Heavily inspired by [Laravel Breeze](https://github.com/laravel/breeze), this gem offers authentication and application starter kits to give you a head start building your new [Rails](https://rubyonrails.org) application. These kits automatically scaffold your application with the routes, controllers, and views you need to register and authenticate your application's users.

[Kaze](https://github.com/gtkvn/kaze) is a opinionated minimal, simple implementation of all authentication features that a modern web application should have, including login, registration, password reset, email verification. In addition, Kaze includes a simple "profile" page where the user may update their name, email address, and password.

Kaze provides scaffolding options based on [Hotwire](https://hotwired.dev) or [Inertia](https://inertiajs.com), with the choice of using Vue or React for the Inertia-based scaffolding.

## Installation

Before creating your first project powered by Kaze, make sure that your local machine has Ruby installed. Ruby can be installed in minutes via [mise](https://mise.jdx.dev).

```
mise use -g [email protected]
```

After you have installed Ruby, you may install `rails` and `kaze` gems globally:

```
gem install rails
gem install kaze
```

Then, you may create a new Rails application:

```
rails new kaze-example-app
cd kaze-example-app
```

Once the project has been created, you may scaffold your application using one of the Kaze "stacks" discussed in the documentation below.

## Kaze and Hotwire

The default Kaze "stack" is the Hotwire stack. Hotwire is a powerful way to building dynamic, reactive, front-end UIs primarily using Ruby and ERB templates without using much JavaScript by sending HTML instead of JSON over the wire.

The Hotwire stack may be installed by invoking the `kaze install` command with no other additional arguments inside your app directory. This command publishes the authentication, views, routes, controllers, and other resources to your application.

```
kaze install
```

After Kaze's scaffolding is installed, you may start your application:

```
bin/setup
bin/dev
```

Next, you may navigate to your application's `/login` or `/register` URLs in your web browser. All of Kaze's routes are defined within the `config/routes.rb` file.

## Kaze and React / Vue

Kaze offers React and Vue scaffolding via an Inertia frontend implementation. Inertia allows you to build modern, single-page React and Vue applications using classic server-side routing and controllers.
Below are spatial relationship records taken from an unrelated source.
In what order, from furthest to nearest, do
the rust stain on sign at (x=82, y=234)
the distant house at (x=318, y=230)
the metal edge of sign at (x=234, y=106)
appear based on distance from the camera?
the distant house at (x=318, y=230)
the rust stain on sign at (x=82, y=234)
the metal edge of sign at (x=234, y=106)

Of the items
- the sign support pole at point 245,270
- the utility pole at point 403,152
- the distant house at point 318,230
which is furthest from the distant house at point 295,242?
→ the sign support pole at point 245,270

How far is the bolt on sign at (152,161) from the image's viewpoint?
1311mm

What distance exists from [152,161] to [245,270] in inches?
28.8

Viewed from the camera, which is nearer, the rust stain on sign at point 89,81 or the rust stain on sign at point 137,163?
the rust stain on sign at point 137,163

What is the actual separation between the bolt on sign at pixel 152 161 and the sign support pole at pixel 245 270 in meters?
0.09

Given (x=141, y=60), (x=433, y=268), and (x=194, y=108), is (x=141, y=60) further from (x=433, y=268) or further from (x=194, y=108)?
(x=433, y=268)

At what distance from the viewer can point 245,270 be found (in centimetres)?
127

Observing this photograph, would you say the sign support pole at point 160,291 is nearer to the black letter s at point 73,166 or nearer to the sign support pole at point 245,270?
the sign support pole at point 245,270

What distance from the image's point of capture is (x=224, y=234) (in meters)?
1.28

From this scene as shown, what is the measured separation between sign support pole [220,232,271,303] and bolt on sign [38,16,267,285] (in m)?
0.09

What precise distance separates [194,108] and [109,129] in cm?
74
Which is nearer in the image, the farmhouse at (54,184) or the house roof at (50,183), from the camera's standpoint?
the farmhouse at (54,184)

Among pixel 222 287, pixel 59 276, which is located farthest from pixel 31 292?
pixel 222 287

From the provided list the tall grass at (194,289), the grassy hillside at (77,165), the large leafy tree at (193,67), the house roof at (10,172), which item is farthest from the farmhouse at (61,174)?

Inertia lets you enjoy the frontend power of React and Vue combined with the incredible backend productivity of Rails and lightning-fast Vite compilation. To use an Inertia stack, specify `react` or `vue` as your desired stack when executing the `kaze install` command:

```
kaze install react

# Or...

kaze install vue
```

After Kaze's scaffolding is installed, you may start your application:

```
bin/setup
bin/dev
```

Next, you may navigate to your application's `/login` or `/register` URLs in your web browser. All of Kaze's routes are defined within the `config/routes.rb` file.